ARVO 2025: PAVIA 12-month results in nonproliferative diabetic retinopathy

At ARVO 2025, in Salt Lake City, Utah, David Almeida, MD, MBA, PhD, talked about 12-month results from the PAVIA phase 2 trial of EYP-1901 in nonproliferative diabetic retinopathy.

Video Transcript:

Editor's note: The below transcript has been lightly edited for clarity.

David Almeida, MD, MBA, PhD:

My name is David Almeida. I'm a vitreoretinal surgeon and clinician scientist at Erie Retin Research. It's wonderful to be here at ARVO at South Lake City for 2025. I'll be presenting the EyePoint abstract poster on the clinical trial PAVIA.

This is a clinical trial looking at patients with non-proliferative diabetic retinopathy and looking at diabetic retinopathy regression scores. What we saw is that, at 6 months, we saw improvements in the treatment group and the EyePoint relevant group. Those treatment effects are still present 9 months, and we see a decrease in 12 months, likely showing the duration of effect. There was no new safety signals. This was tolerated well by the population, and we hope that we could see further programs here, as this is something that we hope diabetic patients can have access to as a way to reverse their disease states and have better visual outcomes in the long term.
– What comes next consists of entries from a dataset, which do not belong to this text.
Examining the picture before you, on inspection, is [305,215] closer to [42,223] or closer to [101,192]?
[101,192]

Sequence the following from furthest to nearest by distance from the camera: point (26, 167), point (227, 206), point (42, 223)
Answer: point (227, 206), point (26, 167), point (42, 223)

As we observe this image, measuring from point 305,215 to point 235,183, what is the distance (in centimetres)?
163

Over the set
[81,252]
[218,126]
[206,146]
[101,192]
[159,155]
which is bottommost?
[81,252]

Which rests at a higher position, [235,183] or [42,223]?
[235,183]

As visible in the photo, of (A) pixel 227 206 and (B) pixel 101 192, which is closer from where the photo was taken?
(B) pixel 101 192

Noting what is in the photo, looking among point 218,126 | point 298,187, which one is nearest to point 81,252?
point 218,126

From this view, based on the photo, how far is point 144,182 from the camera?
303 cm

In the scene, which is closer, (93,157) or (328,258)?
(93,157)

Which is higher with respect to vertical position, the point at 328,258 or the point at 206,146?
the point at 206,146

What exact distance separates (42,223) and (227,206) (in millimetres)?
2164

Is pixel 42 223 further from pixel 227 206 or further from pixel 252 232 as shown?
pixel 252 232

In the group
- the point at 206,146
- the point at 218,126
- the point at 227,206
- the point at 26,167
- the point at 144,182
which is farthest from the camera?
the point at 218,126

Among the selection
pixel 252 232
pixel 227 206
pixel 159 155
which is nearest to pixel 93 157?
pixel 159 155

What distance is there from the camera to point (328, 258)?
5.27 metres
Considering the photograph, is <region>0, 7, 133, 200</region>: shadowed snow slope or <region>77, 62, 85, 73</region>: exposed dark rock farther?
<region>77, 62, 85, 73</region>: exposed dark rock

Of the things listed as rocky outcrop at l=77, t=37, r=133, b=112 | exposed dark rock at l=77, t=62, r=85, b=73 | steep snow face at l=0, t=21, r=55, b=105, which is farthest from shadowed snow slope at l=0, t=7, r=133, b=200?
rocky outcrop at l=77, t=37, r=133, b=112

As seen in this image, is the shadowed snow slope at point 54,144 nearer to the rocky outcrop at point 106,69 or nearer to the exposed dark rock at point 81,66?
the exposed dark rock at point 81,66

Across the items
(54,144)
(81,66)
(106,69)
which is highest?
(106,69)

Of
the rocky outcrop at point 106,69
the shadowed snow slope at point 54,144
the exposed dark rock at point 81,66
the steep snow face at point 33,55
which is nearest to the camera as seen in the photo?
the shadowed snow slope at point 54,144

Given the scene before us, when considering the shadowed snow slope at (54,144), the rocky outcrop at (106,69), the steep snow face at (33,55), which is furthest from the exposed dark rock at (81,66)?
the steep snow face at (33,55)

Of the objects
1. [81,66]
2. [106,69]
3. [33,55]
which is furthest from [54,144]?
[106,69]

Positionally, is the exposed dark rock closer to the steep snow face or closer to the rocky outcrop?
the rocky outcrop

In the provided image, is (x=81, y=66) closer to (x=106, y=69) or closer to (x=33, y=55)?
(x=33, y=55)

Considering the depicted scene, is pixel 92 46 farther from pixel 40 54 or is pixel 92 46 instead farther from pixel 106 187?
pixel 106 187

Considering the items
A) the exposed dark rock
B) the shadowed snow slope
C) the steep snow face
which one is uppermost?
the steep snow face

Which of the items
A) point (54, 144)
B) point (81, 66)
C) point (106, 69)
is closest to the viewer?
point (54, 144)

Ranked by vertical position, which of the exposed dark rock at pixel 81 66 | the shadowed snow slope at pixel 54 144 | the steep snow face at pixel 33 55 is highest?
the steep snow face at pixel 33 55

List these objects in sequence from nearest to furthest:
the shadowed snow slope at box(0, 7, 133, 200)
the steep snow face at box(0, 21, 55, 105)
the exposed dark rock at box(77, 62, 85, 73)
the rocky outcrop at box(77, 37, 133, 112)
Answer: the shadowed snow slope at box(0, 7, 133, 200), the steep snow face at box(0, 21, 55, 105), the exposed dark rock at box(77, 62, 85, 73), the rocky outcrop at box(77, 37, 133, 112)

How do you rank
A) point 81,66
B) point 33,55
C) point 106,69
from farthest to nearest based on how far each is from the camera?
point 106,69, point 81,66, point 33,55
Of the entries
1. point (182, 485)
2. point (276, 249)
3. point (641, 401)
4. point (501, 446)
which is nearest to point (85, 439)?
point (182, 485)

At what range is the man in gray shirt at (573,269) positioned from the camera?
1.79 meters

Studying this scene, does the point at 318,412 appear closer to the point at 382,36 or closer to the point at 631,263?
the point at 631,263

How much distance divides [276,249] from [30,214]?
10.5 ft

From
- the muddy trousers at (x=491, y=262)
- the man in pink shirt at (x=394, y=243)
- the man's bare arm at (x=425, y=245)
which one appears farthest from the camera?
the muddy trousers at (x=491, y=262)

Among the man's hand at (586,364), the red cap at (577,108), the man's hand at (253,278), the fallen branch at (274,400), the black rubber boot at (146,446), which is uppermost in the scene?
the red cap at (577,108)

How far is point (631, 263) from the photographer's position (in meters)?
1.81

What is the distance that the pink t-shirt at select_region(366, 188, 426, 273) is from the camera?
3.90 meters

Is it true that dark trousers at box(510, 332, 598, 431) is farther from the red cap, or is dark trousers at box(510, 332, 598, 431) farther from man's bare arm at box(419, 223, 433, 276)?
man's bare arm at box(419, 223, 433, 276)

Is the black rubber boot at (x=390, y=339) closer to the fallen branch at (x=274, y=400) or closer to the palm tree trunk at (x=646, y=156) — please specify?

In PAVIA, Eyepoint designed essentially 3 arms, so that they were going to get either a 2 milligram dose of vorolanib, but 3 milligram dose, or against sham. So there's really no standard of care yet established for nonprolife diabetic retinopathy. The treatment were every 6 months, so patients were essentially in a cap, where they had to receive every 6 months, and then this allowed for the regression to be seen at both month 6, 9, and then with no additional changes at month 12. Topline and really trying to extrapolate to the clinic, what we hope this brings is therapeutics for non-proliferative diabetic retinopathy. We know that the disease advances, and there's significant vision loss and inability to regress it once we have 2 proliferative stages. So anything that we could regress 2 or 3 steps in the non-proliferative diabetic retinopathy population, this will be a benefit. Also important is going to be the treatment burden. This is something that was treated every 6 months, so we're not asking patients come back super frequently for treatment. This will be important in diabetic populations. This is a younger working population.